景ちゃんのキスが心地良くて、流されてしまった。でもそれはいけないこと、だったのではないか。そもそも景ちゃんは本気だったのか。
靄のような不安を抱えたままシャワールームから出ると、優しい微笑みを浮かべる景ちゃんがいた。
『……身体、温まったか?』
『――――……』
嘘、じゃない。戯れでも、冗談でも、ない。
私は景吾のこんな大人びた表情を見たことがない。
『……冷静になって、俺のことが邪魔になったか?』
『っ違う! 邪魔だなんて、そんなわけない!!』
『俺は何度でも言う。あんたが好きだ。姉とは思えない』
胸が、ぎゅっと締め付けられる。
『……たった一人の、姉弟なのに…………?』
『別に、希々がそう呼んで欲しいならそう呼んでやるよ。俺はずっと内心希々って呼んできただけだ』
『…………っ!』
内心。心の中と、実際に口にする呼び方が違う。
それは、どれだけ辛かったのだろう。
私は気付きもしなかった。

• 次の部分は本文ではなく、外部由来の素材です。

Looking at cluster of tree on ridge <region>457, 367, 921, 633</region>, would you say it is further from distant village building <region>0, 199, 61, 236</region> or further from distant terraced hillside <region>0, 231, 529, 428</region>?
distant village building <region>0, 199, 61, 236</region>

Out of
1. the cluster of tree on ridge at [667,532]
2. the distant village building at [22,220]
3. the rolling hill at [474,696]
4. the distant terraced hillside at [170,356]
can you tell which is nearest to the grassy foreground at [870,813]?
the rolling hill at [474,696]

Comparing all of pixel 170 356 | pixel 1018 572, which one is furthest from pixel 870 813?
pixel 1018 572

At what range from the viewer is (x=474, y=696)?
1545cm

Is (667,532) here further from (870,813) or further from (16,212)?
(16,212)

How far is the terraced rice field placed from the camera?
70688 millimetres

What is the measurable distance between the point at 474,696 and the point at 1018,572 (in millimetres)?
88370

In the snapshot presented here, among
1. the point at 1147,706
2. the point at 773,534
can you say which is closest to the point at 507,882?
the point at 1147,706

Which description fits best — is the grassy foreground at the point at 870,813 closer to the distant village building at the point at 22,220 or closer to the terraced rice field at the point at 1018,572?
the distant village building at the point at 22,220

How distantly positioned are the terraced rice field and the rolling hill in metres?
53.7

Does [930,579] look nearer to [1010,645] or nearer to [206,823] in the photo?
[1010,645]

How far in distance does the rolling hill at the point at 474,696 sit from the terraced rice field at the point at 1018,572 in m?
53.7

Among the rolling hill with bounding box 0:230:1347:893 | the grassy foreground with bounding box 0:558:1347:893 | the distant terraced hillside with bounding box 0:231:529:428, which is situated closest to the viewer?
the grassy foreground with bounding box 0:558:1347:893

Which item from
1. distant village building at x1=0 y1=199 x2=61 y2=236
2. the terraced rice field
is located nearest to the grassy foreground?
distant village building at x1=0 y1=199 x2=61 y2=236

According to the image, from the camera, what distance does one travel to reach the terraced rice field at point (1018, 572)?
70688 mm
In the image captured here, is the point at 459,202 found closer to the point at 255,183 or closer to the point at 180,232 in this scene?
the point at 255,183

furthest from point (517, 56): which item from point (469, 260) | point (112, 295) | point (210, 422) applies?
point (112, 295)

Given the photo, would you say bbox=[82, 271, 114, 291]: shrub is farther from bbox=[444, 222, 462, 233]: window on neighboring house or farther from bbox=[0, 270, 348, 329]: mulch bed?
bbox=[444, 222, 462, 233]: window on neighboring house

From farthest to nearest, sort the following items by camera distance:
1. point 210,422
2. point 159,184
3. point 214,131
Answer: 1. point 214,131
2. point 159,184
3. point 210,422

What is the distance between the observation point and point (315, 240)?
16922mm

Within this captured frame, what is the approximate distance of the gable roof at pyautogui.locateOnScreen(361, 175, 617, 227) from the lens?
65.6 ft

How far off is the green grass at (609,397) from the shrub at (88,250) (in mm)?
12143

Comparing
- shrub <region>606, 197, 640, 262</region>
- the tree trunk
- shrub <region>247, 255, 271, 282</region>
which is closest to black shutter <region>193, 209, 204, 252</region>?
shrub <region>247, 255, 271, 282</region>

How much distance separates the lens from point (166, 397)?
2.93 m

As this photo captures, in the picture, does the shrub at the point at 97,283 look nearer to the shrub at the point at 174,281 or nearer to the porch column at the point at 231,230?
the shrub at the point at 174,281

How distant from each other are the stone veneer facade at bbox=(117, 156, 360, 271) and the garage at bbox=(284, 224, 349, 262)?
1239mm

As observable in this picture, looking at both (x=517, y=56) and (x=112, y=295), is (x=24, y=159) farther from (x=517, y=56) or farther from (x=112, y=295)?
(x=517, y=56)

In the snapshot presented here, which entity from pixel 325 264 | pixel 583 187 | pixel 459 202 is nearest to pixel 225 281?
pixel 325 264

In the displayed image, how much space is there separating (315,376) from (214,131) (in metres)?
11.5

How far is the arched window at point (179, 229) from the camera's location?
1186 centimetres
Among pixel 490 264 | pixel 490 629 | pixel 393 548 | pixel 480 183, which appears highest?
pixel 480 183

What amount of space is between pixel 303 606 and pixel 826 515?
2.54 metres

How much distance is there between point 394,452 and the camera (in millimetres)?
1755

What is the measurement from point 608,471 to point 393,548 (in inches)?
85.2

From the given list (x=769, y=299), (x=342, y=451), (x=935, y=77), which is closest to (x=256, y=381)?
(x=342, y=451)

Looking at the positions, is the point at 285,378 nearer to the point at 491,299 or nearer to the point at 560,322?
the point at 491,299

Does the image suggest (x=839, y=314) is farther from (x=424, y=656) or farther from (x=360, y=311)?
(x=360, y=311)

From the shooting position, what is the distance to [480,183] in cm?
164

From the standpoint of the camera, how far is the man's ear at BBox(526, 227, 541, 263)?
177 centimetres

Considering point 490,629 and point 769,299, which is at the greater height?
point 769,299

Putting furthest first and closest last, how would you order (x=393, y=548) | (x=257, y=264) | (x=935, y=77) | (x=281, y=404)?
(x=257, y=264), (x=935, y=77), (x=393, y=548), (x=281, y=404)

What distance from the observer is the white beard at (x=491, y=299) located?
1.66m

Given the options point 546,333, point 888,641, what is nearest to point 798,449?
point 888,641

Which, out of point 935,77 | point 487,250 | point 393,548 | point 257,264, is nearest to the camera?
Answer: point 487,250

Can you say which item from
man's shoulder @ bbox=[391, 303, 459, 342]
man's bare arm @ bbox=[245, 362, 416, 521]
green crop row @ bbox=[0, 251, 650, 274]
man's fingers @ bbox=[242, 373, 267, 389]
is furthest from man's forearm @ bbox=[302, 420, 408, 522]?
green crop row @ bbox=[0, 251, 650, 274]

景吾の悩みの元凶がまさか自分だったなんて。
景吾はどこか諦めたような穏やかな笑みを唇に乗せ、私を呼ぶ。
『姉貴。好きだ。……姉貴…………好きだ、愛してる』
『…………っな、なんかいけないことしてるみたいだから、名前で、いいよ……っ』
散々重なった形のいい唇に目が行ってしまって、顔が熱くなる。
景吾は私の頬を大きな両手で包んで、子供みたいに嬉しそうに笑った。
『……希々、好きだ。ずっとずっと、好きだった。言えねぇまま死ぬのかと思ってた。……誰よりも何よりも、好きだ。愛してる、希々』
『…………っ!』
ドラマでも聞いたことのないような情熱的な台詞に、今度こそ私は真っ赤になった。心臓がすごい速さで鼓動を刻む。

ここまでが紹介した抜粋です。